In [17]:
import os
import numpy as np
import tensorflow as tf
from sklearn.model_selection import train_test_split
from tensorflow.keras.callbacks import TensorBoard, ModelCheckpoint

In [18]:
def load_data(data_path):
    X = []
    y = []
    label_map = {}
    label_counter = 0

    for word_folder in os.listdir(data_path):
        word_path = os.path.join(data_path, word_folder)
        if os.path.isdir(word_path):
            if word_folder not in label_map:
                label_map[word_folder] = label_counter
                label_counter += 1

            for text_file in os.listdir(word_path):
                if text_file.endswith(".txt"):
                    text_file_path = os.path.join(word_path, text_file)
                    with open(text_file_path, "r") as f:
                        lines = f.readlines()
                        sequence_data = []
                        for line in lines:
                            landmark_data = list(map(float, line.strip().split(",")))
                            sequence_data.append(landmark_data)
                        X.append(sequence_data)
                        y.append(label_map[word_folder])

    X = np.array(X)
    y = np.array(y)
    return X, y, label_map


In [19]:
def create_model(input_shape, num_classes):
    model = tf.keras.Sequential([
        tf.keras.layers.LSTM(128, input_shape=input_shape, return_sequences=True),
        tf.keras.layers.LSTM(64),
        tf.keras.layers.Dense(32, activation="relu"),
        tf.keras.layers.Dense(num_classes, activation="softmax")
    ])
    model.compile(optimizer="adam", loss="sparse_categorical_crossentropy", metrics=["accuracy"])
    return model

In [20]:
def train_model(X, y, validation_split=0.2, epochs=50, batch_size=32, log_dir="logs", model_dir="models"):
    input_shape = (X.shape[1], X.shape[2])
    num_classes = len(np.unique(y))

    X_train, X_val, y_train, y_val = train_test_split(X, y, test_size=validation_split, stratify=y)

    model = create_model(input_shape, num_classes)

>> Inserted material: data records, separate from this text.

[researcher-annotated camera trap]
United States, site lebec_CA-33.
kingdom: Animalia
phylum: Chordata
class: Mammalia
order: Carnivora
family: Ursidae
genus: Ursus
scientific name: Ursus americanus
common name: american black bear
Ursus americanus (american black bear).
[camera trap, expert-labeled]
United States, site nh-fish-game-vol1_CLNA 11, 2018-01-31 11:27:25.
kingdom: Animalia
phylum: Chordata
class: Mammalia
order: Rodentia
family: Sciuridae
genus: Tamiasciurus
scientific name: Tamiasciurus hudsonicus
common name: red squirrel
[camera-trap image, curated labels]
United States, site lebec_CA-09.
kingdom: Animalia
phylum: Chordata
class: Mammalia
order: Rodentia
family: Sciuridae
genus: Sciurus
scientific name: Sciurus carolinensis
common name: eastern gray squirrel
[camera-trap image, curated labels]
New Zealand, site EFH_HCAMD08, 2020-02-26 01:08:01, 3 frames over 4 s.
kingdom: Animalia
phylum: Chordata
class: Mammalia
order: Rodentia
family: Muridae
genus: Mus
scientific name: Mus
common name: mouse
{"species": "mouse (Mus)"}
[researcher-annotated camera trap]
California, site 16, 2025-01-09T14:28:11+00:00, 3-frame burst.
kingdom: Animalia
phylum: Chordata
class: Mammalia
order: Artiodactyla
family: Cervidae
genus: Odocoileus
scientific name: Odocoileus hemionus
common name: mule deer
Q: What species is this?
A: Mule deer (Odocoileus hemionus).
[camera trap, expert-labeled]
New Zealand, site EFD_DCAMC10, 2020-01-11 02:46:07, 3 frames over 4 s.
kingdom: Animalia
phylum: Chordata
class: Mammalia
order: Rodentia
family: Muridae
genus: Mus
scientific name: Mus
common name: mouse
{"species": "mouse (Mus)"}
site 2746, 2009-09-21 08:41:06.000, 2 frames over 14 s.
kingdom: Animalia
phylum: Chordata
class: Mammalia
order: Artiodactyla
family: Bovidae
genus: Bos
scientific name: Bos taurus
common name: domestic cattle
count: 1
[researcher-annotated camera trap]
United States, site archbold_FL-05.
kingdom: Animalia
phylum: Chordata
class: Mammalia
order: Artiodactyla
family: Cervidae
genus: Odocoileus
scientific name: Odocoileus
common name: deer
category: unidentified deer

    tensorboard_callback = TensorBoard(log_dir=log_dir, histogram_freq=1)
    checkpoint_callback = ModelCheckpoint(
        filepath=os.path.join(model_dir, "best_model.weights.h5"),
        save_weights_only=True,
        monitor="val_accuracy",
        mode="max",
        save_best_only=True,
        verbose=1
    )

    model.fit(X_train, y_train, validation_data=(X_val, y_val), epochs=epochs, batch_size=batch_size,
              callbacks=[tensorboard_callback, checkpoint_callback])
    return model

In [21]:
def export_model(model, model_path):
    model.save(model_path)
    print(f"Model exported to {model_path}")

In [22]:
# Example usage
data_path = "data/text_data"
model_path = "models/best_model.h5"
log_dir = "logs"
model_dir = "models"

In [23]:
X, y, label_map = load_data(data_path)

In [24]:
model = train_model(X, y, log_dir=log_dir, model_dir=model_dir)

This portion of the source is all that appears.